Expression and mutational analysis of the MADR2/Smad2 gene in human prostate cancer.

BACKGROUND

Loss of heterozygosity (LOH) on chromosome arm 18q is common in sporadic prostate cancer and may be involved in cancer development through inactivation of tumor-suppressor genes (TSG).
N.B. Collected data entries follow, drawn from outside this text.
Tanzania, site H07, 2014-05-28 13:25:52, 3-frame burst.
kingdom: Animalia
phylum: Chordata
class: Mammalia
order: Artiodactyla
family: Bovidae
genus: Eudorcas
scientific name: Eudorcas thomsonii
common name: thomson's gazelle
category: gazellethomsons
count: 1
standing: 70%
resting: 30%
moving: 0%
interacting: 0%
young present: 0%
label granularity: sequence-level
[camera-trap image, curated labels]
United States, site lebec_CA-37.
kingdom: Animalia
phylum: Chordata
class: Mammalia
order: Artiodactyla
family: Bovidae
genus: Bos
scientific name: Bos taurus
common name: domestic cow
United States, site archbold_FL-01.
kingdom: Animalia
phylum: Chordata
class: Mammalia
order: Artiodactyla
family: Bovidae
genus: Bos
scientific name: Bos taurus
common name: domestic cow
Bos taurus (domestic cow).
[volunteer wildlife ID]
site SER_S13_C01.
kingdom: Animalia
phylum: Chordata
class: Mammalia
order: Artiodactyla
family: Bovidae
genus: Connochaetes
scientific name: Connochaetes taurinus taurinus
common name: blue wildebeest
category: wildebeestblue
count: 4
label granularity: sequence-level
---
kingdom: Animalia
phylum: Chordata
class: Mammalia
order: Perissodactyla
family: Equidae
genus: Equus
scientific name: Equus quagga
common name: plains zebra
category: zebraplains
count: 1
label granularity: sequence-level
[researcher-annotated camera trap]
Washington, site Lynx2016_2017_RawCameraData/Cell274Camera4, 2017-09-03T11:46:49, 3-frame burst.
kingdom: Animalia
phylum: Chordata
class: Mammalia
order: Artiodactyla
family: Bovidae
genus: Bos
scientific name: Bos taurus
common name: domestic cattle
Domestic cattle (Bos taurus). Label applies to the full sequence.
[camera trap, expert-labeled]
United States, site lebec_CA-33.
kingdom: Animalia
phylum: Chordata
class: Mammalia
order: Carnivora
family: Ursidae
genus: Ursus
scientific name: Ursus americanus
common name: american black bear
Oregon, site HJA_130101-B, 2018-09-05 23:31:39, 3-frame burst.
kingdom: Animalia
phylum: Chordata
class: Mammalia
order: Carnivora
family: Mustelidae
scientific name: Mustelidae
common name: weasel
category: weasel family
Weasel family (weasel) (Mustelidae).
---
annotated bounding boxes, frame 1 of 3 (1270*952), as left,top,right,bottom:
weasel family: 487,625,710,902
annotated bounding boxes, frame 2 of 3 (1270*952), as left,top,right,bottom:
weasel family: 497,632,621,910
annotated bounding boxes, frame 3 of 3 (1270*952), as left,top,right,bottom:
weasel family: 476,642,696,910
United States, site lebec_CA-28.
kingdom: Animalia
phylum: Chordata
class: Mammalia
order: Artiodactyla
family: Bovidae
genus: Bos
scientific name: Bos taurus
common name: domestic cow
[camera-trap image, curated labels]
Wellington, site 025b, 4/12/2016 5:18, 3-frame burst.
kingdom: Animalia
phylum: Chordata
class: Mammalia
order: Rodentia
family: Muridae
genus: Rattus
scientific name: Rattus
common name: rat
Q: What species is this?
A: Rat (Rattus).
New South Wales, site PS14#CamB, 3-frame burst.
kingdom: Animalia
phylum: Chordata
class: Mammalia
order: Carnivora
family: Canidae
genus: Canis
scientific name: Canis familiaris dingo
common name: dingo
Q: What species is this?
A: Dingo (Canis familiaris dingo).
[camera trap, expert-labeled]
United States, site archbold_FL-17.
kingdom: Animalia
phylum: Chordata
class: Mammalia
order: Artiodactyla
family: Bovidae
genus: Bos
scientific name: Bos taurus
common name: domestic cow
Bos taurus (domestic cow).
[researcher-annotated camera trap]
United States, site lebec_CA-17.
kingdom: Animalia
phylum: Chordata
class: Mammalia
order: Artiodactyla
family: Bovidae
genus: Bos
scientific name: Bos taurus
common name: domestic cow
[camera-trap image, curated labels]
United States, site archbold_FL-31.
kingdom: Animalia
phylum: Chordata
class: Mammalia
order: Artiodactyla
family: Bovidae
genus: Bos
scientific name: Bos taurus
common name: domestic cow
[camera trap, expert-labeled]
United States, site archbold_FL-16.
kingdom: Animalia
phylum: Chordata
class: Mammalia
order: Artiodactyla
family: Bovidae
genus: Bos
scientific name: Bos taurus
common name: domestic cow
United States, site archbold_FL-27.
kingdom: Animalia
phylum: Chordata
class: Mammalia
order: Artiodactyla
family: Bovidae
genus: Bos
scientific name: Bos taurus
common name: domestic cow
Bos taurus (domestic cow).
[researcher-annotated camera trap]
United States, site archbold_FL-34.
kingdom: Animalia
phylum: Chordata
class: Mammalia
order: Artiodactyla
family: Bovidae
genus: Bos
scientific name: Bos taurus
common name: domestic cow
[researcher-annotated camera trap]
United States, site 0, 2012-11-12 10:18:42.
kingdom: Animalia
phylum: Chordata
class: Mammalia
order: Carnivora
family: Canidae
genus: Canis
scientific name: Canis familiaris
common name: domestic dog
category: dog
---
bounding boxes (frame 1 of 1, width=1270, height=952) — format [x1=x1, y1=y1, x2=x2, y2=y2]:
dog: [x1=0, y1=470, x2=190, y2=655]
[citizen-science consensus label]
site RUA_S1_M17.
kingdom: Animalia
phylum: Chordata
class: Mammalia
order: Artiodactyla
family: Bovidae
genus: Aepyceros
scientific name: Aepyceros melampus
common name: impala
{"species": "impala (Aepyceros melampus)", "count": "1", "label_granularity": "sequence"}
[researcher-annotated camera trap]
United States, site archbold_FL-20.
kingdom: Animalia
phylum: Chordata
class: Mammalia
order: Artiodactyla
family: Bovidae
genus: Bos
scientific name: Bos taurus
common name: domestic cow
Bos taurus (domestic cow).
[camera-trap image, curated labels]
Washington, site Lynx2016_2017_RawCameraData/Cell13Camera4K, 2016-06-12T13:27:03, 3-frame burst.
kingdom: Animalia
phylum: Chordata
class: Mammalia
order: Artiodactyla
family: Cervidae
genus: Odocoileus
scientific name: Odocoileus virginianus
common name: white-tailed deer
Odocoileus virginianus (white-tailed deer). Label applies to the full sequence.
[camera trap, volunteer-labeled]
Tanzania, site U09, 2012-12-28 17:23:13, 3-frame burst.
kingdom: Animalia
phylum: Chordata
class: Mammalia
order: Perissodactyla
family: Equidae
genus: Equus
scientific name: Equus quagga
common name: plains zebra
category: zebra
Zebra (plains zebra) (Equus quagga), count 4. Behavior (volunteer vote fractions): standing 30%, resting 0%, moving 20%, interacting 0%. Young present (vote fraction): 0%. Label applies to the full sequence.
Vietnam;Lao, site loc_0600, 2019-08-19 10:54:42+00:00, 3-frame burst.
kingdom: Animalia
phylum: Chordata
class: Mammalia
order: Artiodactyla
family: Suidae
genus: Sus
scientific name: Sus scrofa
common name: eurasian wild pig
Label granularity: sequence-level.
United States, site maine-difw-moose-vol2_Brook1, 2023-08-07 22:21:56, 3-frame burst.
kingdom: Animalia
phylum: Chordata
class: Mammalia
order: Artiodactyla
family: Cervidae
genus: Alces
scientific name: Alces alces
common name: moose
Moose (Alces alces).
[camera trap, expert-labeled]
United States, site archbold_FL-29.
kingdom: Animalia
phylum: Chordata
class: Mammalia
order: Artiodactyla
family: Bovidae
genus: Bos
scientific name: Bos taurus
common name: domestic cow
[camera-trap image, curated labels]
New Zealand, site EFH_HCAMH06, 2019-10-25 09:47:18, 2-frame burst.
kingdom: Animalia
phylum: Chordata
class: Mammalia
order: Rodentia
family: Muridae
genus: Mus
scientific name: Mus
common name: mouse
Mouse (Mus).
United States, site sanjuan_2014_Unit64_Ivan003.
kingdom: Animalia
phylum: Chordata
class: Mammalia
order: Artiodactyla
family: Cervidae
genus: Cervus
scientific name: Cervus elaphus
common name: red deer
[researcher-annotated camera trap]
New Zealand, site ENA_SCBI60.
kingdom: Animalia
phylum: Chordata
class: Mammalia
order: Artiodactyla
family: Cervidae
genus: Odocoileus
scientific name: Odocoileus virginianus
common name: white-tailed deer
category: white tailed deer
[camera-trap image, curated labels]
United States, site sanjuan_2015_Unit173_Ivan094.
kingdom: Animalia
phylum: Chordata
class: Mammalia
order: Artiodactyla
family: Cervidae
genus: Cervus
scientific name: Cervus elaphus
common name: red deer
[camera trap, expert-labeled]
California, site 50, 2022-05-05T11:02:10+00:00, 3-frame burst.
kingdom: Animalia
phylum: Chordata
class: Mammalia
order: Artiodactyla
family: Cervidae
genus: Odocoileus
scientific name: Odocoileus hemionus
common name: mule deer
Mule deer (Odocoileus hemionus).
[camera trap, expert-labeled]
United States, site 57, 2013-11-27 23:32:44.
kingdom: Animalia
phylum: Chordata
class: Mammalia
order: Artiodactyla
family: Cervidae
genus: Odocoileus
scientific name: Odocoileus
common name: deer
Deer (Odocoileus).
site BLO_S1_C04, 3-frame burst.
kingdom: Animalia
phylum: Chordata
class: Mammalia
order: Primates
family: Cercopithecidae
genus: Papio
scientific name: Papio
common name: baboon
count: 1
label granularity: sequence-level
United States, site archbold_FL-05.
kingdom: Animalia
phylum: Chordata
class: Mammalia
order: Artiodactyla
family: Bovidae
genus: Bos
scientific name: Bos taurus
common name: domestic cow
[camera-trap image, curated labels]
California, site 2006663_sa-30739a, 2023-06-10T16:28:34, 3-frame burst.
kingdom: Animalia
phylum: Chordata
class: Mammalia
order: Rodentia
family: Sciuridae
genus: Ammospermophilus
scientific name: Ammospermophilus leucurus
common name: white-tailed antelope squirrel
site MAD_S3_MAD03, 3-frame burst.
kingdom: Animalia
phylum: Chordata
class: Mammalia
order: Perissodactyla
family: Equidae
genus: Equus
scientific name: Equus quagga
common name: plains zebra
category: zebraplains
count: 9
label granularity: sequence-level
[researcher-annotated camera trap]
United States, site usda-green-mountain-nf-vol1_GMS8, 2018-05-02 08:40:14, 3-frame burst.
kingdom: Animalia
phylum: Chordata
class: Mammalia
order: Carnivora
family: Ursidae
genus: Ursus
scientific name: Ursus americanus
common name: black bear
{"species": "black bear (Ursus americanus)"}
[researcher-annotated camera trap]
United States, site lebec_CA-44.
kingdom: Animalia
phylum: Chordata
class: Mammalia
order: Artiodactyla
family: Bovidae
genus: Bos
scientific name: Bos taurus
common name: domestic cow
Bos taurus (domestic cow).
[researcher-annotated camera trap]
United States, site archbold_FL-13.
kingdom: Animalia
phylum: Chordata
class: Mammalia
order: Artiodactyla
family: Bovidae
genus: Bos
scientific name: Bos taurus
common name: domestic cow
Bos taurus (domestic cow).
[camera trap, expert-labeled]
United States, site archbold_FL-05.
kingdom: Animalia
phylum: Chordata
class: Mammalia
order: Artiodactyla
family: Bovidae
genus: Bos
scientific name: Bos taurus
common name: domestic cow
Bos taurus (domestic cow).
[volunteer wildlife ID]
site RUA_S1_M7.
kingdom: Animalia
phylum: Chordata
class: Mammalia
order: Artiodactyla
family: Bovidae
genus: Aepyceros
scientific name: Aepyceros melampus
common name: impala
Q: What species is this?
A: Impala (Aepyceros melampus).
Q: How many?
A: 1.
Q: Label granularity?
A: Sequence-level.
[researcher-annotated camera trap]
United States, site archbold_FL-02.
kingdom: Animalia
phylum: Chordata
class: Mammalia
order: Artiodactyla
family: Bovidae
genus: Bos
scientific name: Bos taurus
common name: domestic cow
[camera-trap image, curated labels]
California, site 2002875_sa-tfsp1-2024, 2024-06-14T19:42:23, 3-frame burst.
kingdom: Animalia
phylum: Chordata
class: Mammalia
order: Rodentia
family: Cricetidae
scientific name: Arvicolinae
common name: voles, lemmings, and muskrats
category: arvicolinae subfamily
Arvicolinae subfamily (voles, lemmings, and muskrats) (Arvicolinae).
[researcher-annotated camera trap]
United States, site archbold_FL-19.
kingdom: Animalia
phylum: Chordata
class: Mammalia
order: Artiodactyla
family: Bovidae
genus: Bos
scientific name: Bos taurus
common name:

Recent identification, at 18q21.1, of MADR2/Smad2, a key component in transforming growth factor beta (TGFbeta)-family signaling pathways, led us to investigate the role of this gene in prostate tumorigenesis.

METHODS

Sporadic primary prostate tumors from 25 patients with clinically localized tumors and 7 with metastatic forms were examined for MADR2/Smad2 mutations by using polymerase chain reaction-single-strand conformational polymorphism (PCR-SSCP) analysis of cDNA, and for gene expression by quantitative reverse transcription-polymerase chain reaction (RT-PCR).

RESULTS

We detected no mutation in MADR2/Smad2 and no abnormal mRNA expression.

CONCLUSIONS

Despite recent evidence indicating that MADR2/Smad2 acts as a tumor-suppressor gene, our findings suggest a limited role of this gene in prostate tumorigenesis, at least in the early stages. Another key tumor-suppressor gene may therefore be the main target of the observed LOH at 18q21.1.